● **TEXT SHOWN**:
-*-

The commercial orange juice used in this study was purchased from a local store in Nanjing, Jiangsu province, China. 50 ml of orange juice was placed in sterilized glass vials. The suspension of S. cerevisiae was added to orange juice resulting in final concentration of 103 cfu/ml. The iturin A was dissolved in 0.5 ml ethanol and then mixed with orange juice resulting in three final concentrations of 0.13, 0.38, and 0.76 mg/ml, respectively. Natamycin was added into the orange juice at the final concentration of 0.3 mg/ml. Six treatments, including a blank control (juice plus sterile water), negative control (juice plus 103 cfu/ml S. cerevisiae and sterile water), Natamycin (juice plus 103 cfu/ml S. cerevisiae and 0.3 mg/ml natamycin), C1 (juice plus 103 cfu/ml S. cerevisiae and 0.13 mg/ml iturin A), C2 (juice plus 103 cfu/ml S. cerevisiae and 0.38 mg/ml iturin A), and C3 (juice plus 0.76 mg/ml iturin A and 103 cfu/ml S. cerevisiae), were set in this study. The prepared orange juice was stored at 25°C for 10 day and the quality of samples were detected on 0, 2nd, 4th, 6th, 8th, and 10th day, respectively.

Effect of Iturin A on Yeast Growth

0.1 ml aliquot of each sample was serially diluted and plated on PDA. The plates were incubated for 24 h at 28°C and the colonies were counted. The efficacy of different concentration of iturin A and natamycin was indicated by the variation of the inoculated yeast strains with storage time, which is expressed in log cfu/ml (Tyagi et al., 2013).

-*-

● **DATA EXTRACTS**:

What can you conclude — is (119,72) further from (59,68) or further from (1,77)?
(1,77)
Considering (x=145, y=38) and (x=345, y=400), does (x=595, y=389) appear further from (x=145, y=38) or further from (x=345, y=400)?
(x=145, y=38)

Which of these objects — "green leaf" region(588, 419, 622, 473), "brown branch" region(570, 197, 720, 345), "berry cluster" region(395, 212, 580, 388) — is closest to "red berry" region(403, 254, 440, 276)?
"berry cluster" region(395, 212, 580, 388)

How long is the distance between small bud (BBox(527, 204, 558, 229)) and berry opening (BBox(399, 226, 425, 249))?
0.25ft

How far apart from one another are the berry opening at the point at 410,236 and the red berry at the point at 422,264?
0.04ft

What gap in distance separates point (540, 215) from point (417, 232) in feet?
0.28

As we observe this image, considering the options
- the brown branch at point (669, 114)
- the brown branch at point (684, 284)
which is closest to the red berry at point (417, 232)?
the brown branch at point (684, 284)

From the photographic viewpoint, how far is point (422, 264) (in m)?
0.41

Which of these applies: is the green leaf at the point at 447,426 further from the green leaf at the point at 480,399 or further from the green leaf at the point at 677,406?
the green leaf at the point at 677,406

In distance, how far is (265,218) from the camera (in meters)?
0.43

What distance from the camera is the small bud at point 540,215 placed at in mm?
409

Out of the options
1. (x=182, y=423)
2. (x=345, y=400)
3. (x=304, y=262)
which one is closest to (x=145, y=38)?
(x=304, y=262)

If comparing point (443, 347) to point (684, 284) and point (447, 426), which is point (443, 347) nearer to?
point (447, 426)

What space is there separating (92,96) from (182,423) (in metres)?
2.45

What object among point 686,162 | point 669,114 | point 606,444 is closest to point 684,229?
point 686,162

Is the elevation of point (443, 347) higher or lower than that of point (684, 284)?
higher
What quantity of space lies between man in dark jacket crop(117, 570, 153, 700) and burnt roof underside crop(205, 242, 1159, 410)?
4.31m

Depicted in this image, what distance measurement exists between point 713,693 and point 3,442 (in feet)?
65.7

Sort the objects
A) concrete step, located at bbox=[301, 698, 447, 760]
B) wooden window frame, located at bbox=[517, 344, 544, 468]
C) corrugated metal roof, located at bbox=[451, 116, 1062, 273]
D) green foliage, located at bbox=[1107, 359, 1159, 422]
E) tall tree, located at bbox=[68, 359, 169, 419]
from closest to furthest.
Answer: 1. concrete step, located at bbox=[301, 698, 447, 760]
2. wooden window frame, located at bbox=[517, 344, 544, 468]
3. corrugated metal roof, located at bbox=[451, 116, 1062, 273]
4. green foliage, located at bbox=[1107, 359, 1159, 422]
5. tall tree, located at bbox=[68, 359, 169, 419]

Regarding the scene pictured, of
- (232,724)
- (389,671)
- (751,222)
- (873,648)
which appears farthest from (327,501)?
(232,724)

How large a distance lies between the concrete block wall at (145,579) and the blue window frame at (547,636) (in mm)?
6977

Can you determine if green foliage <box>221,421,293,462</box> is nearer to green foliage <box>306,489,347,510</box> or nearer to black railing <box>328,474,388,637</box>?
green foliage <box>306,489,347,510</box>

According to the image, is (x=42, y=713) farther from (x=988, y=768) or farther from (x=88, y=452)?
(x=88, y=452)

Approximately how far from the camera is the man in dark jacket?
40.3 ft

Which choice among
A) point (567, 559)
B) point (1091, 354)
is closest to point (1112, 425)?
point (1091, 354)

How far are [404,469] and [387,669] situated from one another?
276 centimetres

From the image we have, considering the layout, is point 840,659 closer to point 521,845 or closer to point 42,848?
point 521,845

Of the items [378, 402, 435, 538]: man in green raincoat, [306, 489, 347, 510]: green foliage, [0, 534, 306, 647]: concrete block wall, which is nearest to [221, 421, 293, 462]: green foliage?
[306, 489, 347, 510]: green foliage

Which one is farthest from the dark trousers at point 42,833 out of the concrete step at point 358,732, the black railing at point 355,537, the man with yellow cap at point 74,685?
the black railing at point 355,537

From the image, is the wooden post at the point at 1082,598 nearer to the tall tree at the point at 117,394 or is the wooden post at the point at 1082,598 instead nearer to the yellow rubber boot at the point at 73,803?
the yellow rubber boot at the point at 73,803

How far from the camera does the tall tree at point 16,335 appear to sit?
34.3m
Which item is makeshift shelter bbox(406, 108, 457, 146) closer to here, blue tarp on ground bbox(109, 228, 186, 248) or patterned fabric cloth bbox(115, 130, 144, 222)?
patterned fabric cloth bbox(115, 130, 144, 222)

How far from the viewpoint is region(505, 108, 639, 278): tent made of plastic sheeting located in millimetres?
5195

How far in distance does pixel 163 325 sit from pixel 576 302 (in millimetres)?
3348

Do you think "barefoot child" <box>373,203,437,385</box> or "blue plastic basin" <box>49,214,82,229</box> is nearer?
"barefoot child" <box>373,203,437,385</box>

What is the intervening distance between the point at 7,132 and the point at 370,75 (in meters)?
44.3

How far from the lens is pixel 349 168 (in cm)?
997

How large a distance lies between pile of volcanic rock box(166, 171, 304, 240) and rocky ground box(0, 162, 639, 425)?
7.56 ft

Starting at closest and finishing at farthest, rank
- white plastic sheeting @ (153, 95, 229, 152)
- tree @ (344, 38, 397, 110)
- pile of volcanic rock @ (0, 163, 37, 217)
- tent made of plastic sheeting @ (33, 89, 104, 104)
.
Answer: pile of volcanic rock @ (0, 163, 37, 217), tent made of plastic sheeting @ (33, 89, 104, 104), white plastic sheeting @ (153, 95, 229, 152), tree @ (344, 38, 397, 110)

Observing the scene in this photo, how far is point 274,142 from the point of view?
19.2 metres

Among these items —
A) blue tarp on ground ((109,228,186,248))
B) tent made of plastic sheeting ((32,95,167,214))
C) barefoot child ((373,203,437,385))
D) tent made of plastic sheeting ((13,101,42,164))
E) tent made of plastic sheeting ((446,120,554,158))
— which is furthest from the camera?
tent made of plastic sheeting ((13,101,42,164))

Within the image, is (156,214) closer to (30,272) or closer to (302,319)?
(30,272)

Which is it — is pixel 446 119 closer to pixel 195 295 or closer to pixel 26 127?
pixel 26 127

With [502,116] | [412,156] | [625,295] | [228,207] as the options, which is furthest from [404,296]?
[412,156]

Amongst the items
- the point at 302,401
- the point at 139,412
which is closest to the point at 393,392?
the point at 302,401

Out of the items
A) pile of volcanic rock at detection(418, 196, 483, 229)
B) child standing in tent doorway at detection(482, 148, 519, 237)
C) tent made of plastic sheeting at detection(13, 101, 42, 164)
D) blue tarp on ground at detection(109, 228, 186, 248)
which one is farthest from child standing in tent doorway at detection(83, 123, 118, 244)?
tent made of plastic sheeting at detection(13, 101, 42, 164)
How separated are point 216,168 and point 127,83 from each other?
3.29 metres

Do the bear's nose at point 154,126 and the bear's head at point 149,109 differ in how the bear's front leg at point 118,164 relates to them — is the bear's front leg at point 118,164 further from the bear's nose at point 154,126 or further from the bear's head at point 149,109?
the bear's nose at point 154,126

-*-

● **WORK INSTRUCTIONS**:
(1) From the passage on iturin A and orange juice, reproduce word for word the stretch starting with "0.1 ml aliquot" and going on through "et al., 2013).".
(2) According to the passage on iturin A and orange juice, at what final concentration was natamycin added to the juice?

● **ANSWER SECTION**:
(1)
0.1 ml aliquot of each sample was serially diluted and plated on PDA. The plates were incubated for 24 h at 28°C and the colonies were counted. The efficacy of different concentration of iturin A and natamycin was indicated by the variation of the inoculated yeast strains with storage time, which is expressed in log cfu/ml (Tyagi et al., 2013).

(2) 0.3 mg/ml